# Bottled Mustard Sauce



## RiversideSm0ker (Sep 4, 2018)

Hey there, I just wanted to give a shout out for anybody wanting to test out a mustard barbecue sauce but don't want to try actually making one. I would recommend trying this one from Sweet Baby Ray's. It's called Sweet Golden Mustard. I tried it on a rack of baby backs and on some grilled chicken. The ribs were good but I think that the sauce needed to be applied a bit heavier on the ribs for better effect. It's a thin sauce. The place this shined was on the chicken. My Lord this was like nirvana. I am definitely going to try some of the recipes for mustard sauces that are here on SMF but to just get my feet wet with this kind of sauce I don't believe I could have made a better choice for a bottled version. Here is the link to the sauce so you can see what the bottle looks like. I give this one a resounding two thumbs up!

https://www.sweetbabyrays.com/Sauces/Barbecue-Sauces/Sweet-Golden-Mustard-Barbecue-Sauce

George


----------



## chopsaw (Sep 4, 2018)

I mix it with hot sauce and use it on wings , or for dipping . Good stuff .


----------



## bbqbrett (Sep 4, 2018)

I have used it but only for a dipping sauce.  I may have to try some on some chicken.


----------



## bertjo44 (Sep 4, 2018)

I can second this.

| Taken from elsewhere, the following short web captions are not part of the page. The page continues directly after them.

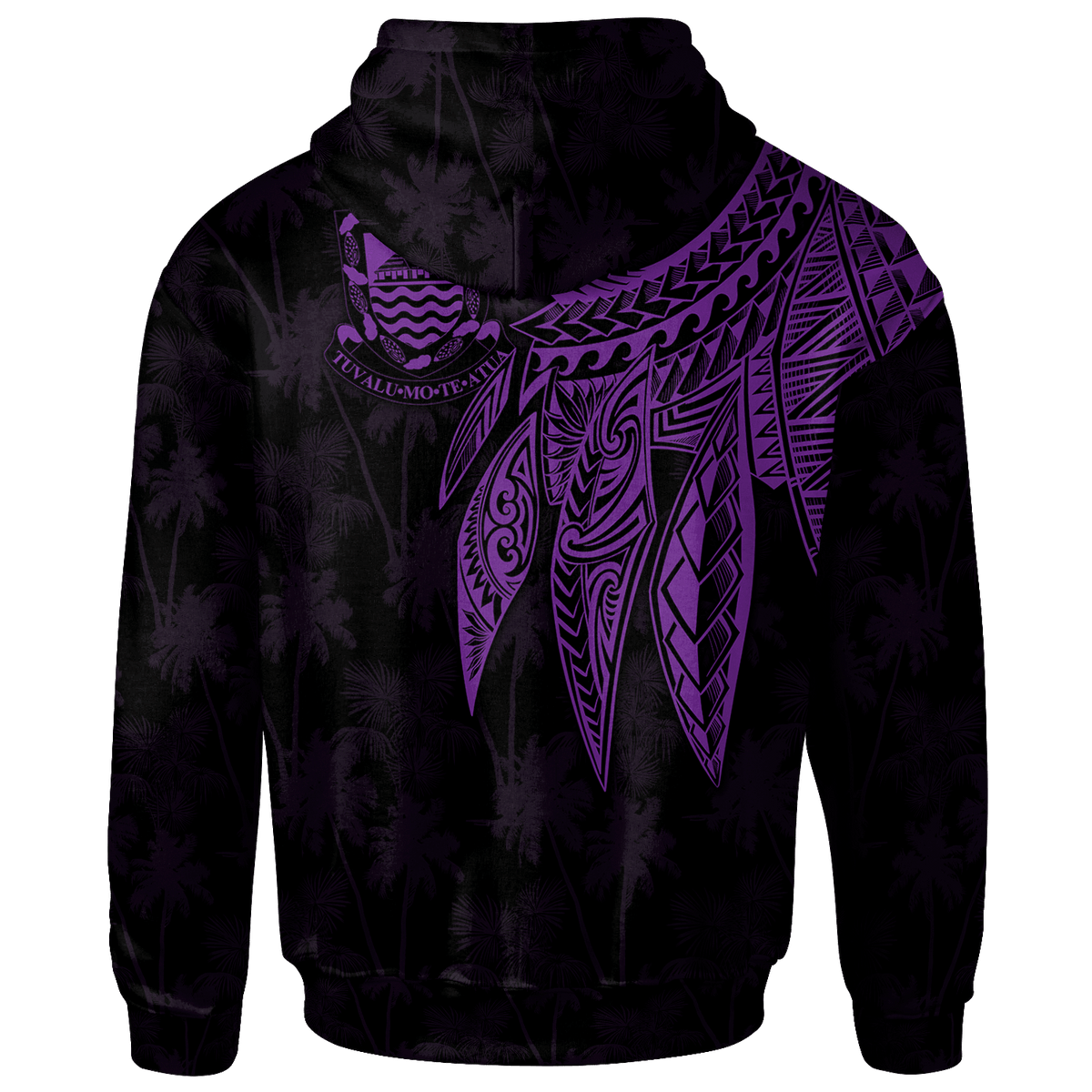 Tuvalu Custom Hoodie Polynesian Wings (Purple) - Polynesian Pride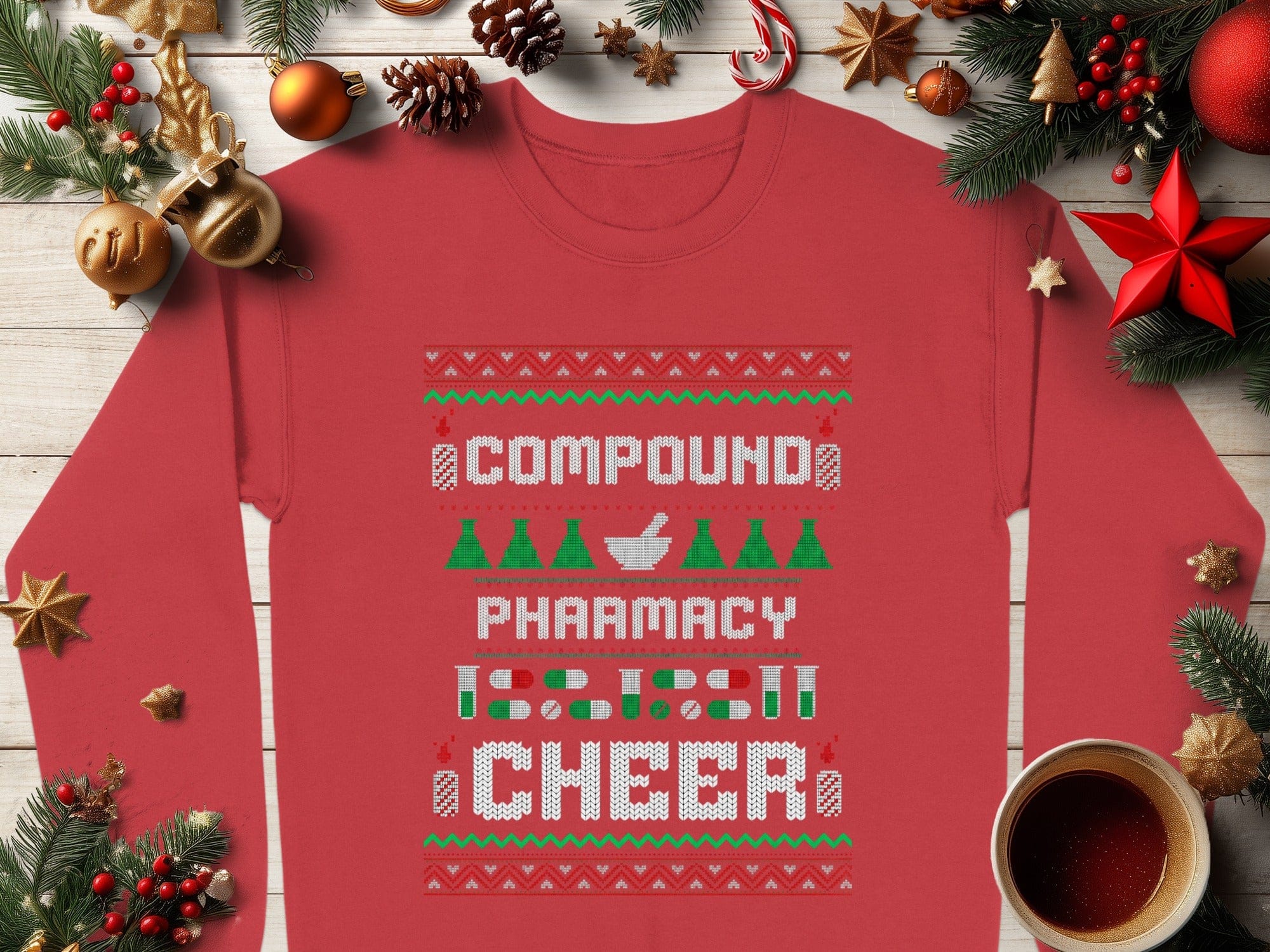 Compound Pharmacy Cheer Design Top for Festive Season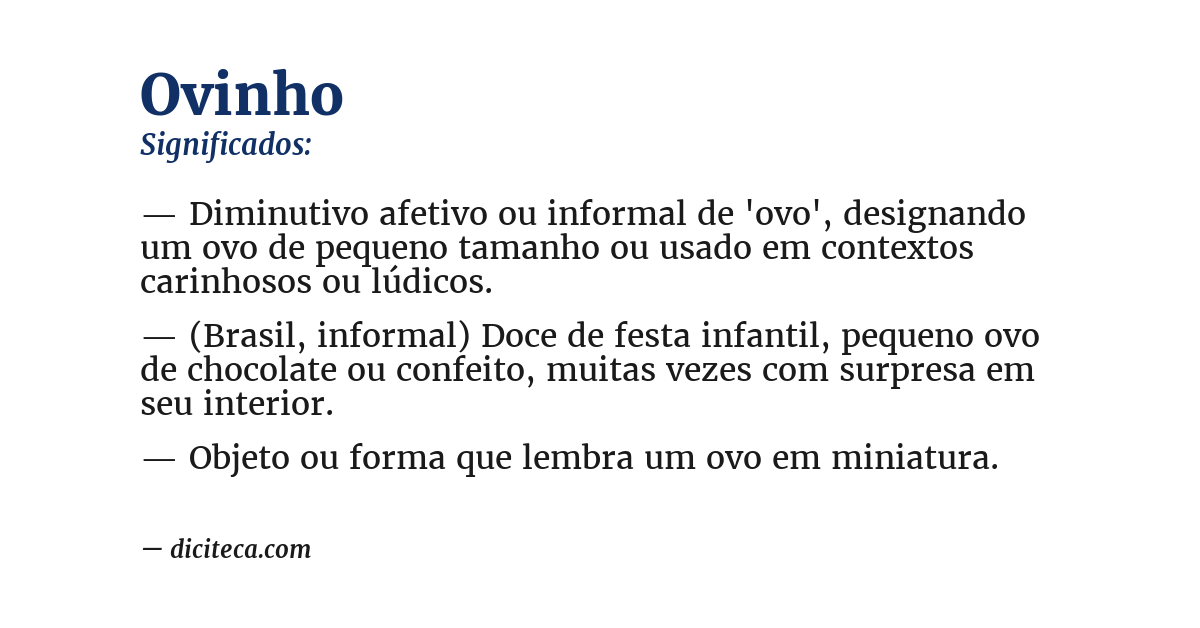 Significado de ovinho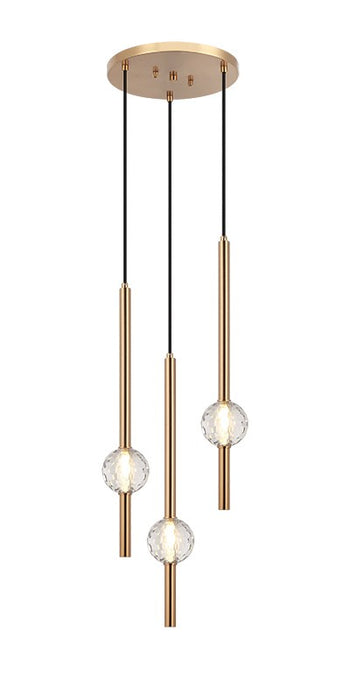 Matteo Lighting - C68903AG - Three Light Pendant - Windchimer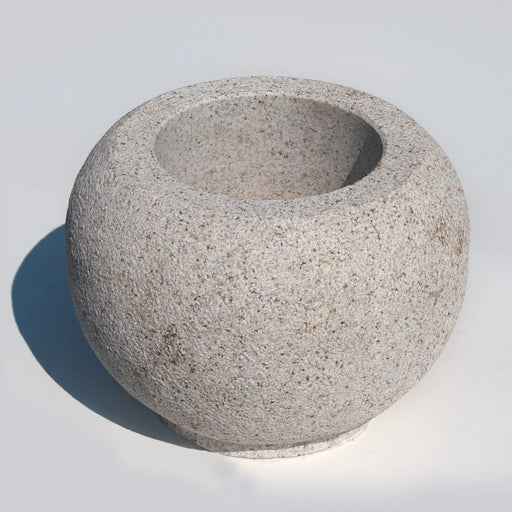 Stor plantekrukke/kumme i grå granit Ø45 cm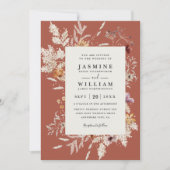 Invitation Mariage code QR de fleurs séchées en terre cuite B (Devant)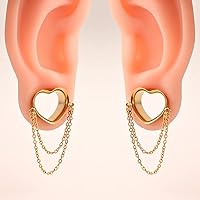Vista 2 de Vankula 2 cadenas de corazón elegantes hipoalergénico de acero inoxidable de 0.07 onzas (0.07 onzas), tapones de oreja, túneles, expansor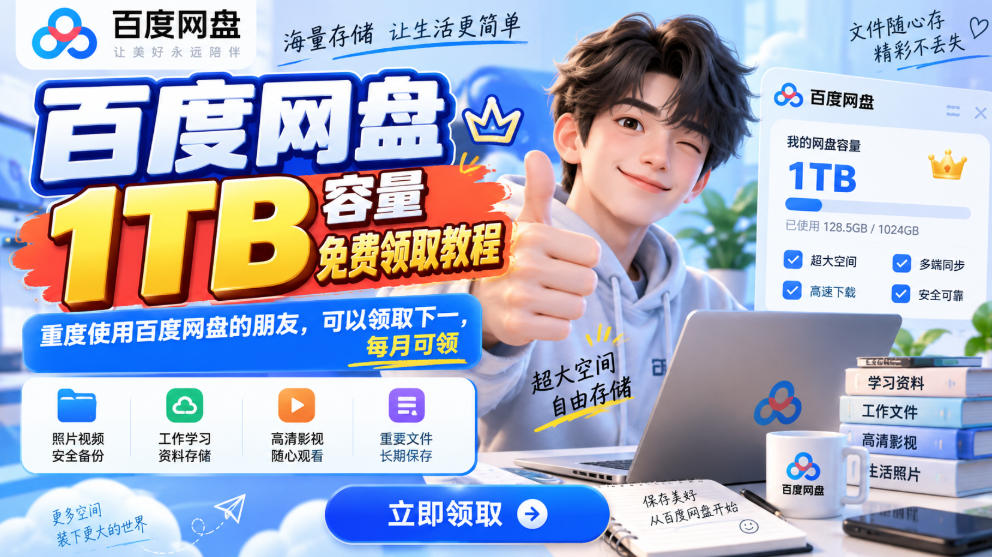 百度网盘1TB容量免费领取教程，重度使用百度网盘的朋友，可以领取下一，每月可领-云创网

I tried it a few weeks ago on grilled chicken thighs and it was good.


----------



## ksblazer (Sep 9, 2018)

Thanks for telling us about this. I've been wanting to try some mustard sauces and have seen this on the store shelves, pondered giving it a try.

Next time I see some. I'll buy it and give it a try.


----------



## TomKnollRFV (Sep 9, 2018)

I wonder how it compares to the Heinz One..the Heinz one is super sugary. <Like most commercial sauces> some one gonna have to compare!


----------



## hillbilly jim (Sep 10, 2018)

Got 4 or 5 bottles in the pantry and use it regularly on yard bird.


----------



## greg1 (Sep 11, 2018)

It's a pretty good mustard sauce what I like to do to kick it up a notch, is 1 cup of the mustard, 1/2 cup of a thicker bbq sauce I use Cattleman's Memphis Sweet, then I add about 3 tablespoons of Sriracha sauce to it.  It sure kicks chicken and pork up a notch.


----------



## Troy1436 (Sep 19, 2018)

I tried quite a few of the bottled mustard sauces at the store  taste like sugar, water and mustard mixed in I did not like any of them. Me I like a vinegar mustard Base my go-to is Johnny Harris from Georgia. It's awesome on pulled pork.


----------



## TomKnollRFV (Sep 19, 2018)

Troy1436 said:


> I tried quite a few of the bottled mustard sauces at the store  taste like sugar, water and mustard mixed in I did not like any of them. Me I like a vinegar mustard Base my go-to is Johnny Harris from Georgia. It's awesome on pulled pork.


Thats why I make my own..it's all far to sweet.


----------